Différentes études démontrent que cette similarité entre les virus est à l’origine d’une immunité croisée puisqu’ils conservent ces épitopes partagés. L’évolution de la cinétique des anticorps après une infection naturelle semble être très proche entre le BCoV et le Sars-CoV-2. En effet, plusieurs classes d’anticorps (IgA, IgM, IgG) sont produites et dirigées contre les différentes protéines structurelles du virus. La présence d’immunoglobulines spécifiques dans la lumière intestinale permettrait alors de contrôler l’excrétion virale. Les chercheurs proposent donc de s’appuyer sur l’immunité passive hétérologue au BCoV, induite par du lait de vache immunisé, pour conduire une thérapie immunostimulante et contrôler ainsi l’infection par le Sars-CoV-2. Le lait de vache entier contient en effet plus de 30 g/l de protéines, dont près de 1 g/l d’immunoglobulines. Ces anticorps dans le lait bovin survivent à l’exposition gastrique et résistent à la digestion protéolytique dans l’estomac et l’intestin. Ainsi, le lait maternel confère une immunité passive qui a un effet protecteur remarquable contre la plupart des maladies infectieuses animales et a été bien étudiée pour presque tous les coronavirus d’intérêt vétérinaire. La présence d’anticorps spécifiques au Sars-CoV-2 a également été trouvée dans le lait maternel humain.

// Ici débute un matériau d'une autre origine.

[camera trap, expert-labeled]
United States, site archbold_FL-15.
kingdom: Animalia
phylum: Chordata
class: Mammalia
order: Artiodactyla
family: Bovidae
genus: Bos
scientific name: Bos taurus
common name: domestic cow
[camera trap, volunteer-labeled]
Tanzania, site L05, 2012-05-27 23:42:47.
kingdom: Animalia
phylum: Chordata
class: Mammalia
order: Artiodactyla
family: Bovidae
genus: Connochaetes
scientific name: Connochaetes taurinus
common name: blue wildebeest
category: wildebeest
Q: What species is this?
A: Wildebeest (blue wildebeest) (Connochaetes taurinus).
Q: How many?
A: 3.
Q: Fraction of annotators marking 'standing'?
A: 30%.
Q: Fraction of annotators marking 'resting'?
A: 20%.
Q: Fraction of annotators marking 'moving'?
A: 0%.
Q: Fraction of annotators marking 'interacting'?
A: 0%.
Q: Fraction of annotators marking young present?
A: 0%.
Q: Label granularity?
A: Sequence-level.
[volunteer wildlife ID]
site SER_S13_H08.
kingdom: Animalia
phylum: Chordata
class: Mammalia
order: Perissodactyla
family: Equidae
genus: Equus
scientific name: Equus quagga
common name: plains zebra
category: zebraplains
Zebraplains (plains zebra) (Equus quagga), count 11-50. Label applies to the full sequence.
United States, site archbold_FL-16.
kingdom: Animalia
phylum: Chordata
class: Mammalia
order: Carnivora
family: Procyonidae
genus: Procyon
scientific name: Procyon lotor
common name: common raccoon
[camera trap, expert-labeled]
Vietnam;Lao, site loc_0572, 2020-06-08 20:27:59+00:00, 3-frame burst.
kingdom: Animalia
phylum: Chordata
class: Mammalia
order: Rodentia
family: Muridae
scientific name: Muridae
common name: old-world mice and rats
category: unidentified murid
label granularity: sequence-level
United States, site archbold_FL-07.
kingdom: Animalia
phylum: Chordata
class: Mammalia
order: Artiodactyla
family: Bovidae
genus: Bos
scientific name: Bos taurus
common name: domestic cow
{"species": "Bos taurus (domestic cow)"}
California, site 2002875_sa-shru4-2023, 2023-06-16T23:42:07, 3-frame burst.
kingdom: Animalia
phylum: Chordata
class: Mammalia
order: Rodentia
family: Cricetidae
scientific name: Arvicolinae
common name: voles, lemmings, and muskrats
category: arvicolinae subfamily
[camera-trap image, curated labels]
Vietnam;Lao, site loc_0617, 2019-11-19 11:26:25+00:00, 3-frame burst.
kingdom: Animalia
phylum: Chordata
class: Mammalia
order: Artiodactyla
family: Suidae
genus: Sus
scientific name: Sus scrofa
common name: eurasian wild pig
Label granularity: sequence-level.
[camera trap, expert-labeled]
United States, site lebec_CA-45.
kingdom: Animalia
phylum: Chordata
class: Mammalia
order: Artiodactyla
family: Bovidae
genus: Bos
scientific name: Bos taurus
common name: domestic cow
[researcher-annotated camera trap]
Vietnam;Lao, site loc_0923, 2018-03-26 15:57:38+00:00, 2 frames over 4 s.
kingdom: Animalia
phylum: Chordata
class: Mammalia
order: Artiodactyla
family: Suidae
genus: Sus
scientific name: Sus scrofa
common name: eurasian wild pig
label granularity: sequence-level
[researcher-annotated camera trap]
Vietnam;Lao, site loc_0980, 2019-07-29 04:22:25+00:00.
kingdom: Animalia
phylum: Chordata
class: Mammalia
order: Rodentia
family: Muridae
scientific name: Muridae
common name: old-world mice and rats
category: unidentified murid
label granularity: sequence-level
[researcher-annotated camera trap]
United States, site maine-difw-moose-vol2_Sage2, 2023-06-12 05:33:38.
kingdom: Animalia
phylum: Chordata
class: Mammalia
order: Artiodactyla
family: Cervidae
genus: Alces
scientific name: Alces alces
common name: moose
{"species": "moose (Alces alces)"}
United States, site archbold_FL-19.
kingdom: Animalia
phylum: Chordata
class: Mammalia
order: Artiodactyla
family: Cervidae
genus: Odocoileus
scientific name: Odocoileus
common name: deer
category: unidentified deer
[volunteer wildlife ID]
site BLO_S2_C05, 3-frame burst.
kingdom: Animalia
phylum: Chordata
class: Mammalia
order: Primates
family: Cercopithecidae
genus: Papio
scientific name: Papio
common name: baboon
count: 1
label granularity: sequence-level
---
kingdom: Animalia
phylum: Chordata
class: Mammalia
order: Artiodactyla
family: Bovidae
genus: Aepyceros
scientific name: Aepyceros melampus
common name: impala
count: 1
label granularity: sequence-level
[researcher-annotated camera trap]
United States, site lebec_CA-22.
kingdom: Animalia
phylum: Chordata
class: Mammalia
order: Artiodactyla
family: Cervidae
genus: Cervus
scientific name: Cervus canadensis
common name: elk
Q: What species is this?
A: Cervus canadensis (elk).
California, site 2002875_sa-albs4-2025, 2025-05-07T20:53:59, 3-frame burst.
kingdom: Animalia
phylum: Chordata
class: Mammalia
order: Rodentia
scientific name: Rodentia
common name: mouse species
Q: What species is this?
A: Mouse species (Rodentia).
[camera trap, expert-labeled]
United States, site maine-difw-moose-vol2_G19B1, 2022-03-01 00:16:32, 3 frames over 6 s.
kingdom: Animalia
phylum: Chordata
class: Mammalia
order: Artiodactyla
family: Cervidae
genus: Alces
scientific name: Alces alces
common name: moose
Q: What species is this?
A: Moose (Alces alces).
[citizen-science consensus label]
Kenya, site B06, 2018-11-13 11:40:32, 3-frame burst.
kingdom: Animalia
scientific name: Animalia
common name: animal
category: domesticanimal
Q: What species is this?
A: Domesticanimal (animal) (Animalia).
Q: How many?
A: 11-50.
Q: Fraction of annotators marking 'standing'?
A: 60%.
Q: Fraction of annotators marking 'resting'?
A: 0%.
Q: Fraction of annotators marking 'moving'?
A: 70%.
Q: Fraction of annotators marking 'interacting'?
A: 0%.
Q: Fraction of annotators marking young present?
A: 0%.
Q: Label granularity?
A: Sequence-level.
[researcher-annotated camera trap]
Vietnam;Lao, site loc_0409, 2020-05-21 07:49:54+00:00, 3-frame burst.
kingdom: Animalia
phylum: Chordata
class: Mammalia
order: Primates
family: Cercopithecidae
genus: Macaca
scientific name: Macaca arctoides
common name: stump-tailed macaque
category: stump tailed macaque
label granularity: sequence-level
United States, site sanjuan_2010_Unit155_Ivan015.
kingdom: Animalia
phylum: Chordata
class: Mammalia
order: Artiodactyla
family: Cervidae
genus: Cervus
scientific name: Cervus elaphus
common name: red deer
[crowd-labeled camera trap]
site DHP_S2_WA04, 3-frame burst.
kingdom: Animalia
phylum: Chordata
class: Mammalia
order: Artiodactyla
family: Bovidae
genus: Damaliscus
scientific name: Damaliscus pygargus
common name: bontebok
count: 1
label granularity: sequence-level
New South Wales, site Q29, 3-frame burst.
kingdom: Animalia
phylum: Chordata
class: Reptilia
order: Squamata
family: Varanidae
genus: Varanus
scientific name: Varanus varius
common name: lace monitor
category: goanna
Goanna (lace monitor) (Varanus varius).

En toute logique, du lait de vache immunisé contre le BCoV devrait permettre d’activer le système immunitaire intestinal contre le virus, et par la même occasion de provoquer une immunité croisée vis-à-vis du Sars-CoV-2, grâce à une reconnaissance antigénique de certaines structures en commun, hautement conservées, notamment les protéines M et S. Des anticorps anti-BCoV présents dans le lait entraîneraient une inactivation totale ou partielle du Sars-CoV-2, agissant un peu comme un vaccin et aidant la réponse immunitaire spécifique.

La complexité du réseau de cytokines chez l’homme rend l’immunomodulation essentielle dans le contrôle de la forme sévère de la Covid-19 et pourrait être obtenue par la présence d’immunoglobulines spécifiques dans le tissu lymphoïde associé à l’intestin et dans la lumière intestinale. Compte tenu de ces phénomènes, les chercheurs souhaitent pousser les recherches sur l’exploration de l’efficacité du lait immunisé et d’autres composés immunitaires (dérivés du lait, jaune d’œuf, etc.) dans le contrôle de la maladie chez les patients humains.